Scouts dinner an event like none other in baseball

Scouts dinner an event like none other in baseball

Published Jan. 14, 2012 1:34 p.m. ET

CENTURY CITY, CA --Baseball's biggest event of the off-season takes place Saturday night at the Hyatt Regency Century Plaza Hotel, as the 9th Annual "In The Spirit of the Game" dinner takes center stage.

The idea for the combination awards ceremony and dinner was conceived a decade ago by Dennis Gilbert, the former super-agent and now Special Assistant to Chicago White Sox owner Jerry Reinsdorf. Gilbert has also been mentioned as a possible bidder for the Dodgers franchise when the sale process commences.

A former minor league player, Gilbert's passion for baseball and philanthropy merged when he was looking for a way to help major league scouts who were either released from their jobs or had health issues that forced them into retirement. He decided on the dinner/awards show and has raised well over a million dollars to benefit the qualifying members of the Professional Baseball Scouts Foundation, an organization he founded along with long-time baseball executive Roland Hemond and scouts Dave Yoakum (White Sox) and Harry Minor (Mets).

"Scouts are many of the most important people in baseball," Gilbert said, "because players don't get signed if they're not seen.
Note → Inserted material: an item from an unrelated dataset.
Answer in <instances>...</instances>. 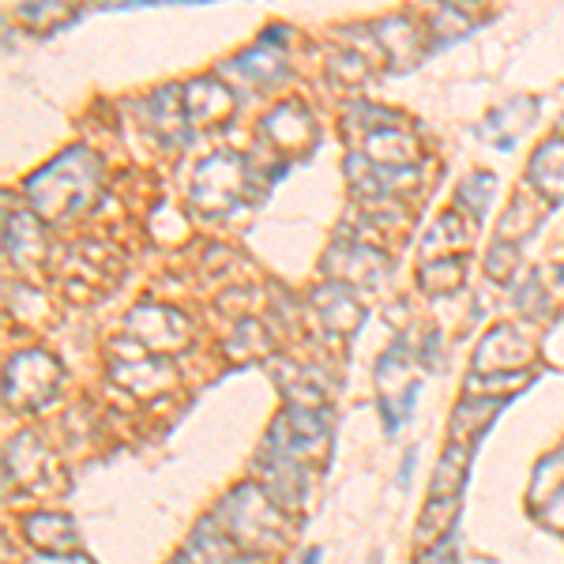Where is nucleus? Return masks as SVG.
Here are the masks:
<instances>
[{"instance_id":"1","label":"nucleus","mask_w":564,"mask_h":564,"mask_svg":"<svg viewBox=\"0 0 564 564\" xmlns=\"http://www.w3.org/2000/svg\"><path fill=\"white\" fill-rule=\"evenodd\" d=\"M305 564H321V550H313V553H308Z\"/></svg>"}]
</instances>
Some scouts go to two or three games a day looking for talent, yet sometimes people forget about their importance.

"That's why we started this dinner—to make sure scouts who are out of work are taken care of. We help with insurance payments, and if the scout passes away we help their family with their bills. We've seen remarkable growth every year. We're sold out again this year, and MLB-TV will be broadcasting the show. It has become the off-season event that everyone in baseball wants to attend, and it's for a great cause as well."

For those not familiar with Gilbert, this kind of caring is typical.

He has donated millions of dollars of his own money to various causes, including over a million dollars to build a sparkling new baseball facility at Los Angeles Southwest College, near the city of Gardena where Gilbert grew up. Baseball people know that if they have a charity event going on, they can count on Dennis not only to help out, but to jump on a plane and attend the function. He's also a managing partner in the Gilbert-Krupin Life Insurance and Estate Planning company, which lists many of the movers and shakers of the business and entertainments worlds as long-time clients.

Gilbert—who you can see sitting behind home plate at every Dodger game--is such a well-respected figure in baseball that Comissioner Bud Selig is a regular attendee of the fundraiser. As is Reinsdorf, most team owners and many of the current Angel and Dodger players along with management personnel. And of course, the hundreds of scouts who participate.

"If you know Dennis, you're not surprised he's created such a worthwhile event," said Minor, who recently retired from full-time scouting. "He such a great guy and he really cares about people. And believe me, the scouts and their families who have benefitted from this are forever grateful."

The list of honorees is a baseball fan's dream, with Hall of Famers Johnny Bench, Frank Robinson and Al Rosen receiving awards. Detroit Tigers manager Jim Leyland will receive the Tommy Lasorda award, presented by Lasorda, and Dr. Frank Jobe will be recognized for his medical innovation in coming up with the Tommy John surgery, which has undoubtedly saved the careers of hundred of players. And in what is sure to be a touching moment, John will be on hand to present Jobe.

Scouts Don Pries, Bill Livesay, Moose Stubing, Jack Bloomfield, Joe McDonald, Gib Bodet, Carl Lowenstine and Bill Clark will also receive special awards for their dedication to the game of baseball. And the awards presenters include the Dodgers' Matt Kemp, Selig, Larry King and actors Joe Montegna, Rob Reiner and Bo Derek.

Of course, Gilbert has been mentioned prominently as a potential Dodger owner. He chooses to stay in the background and let the process take place, but he did say "I know most of the other bidders, and they're good guys. I really like them.

"But I like me better."

So do all the people who benefit from Gilbert's continuing generosity.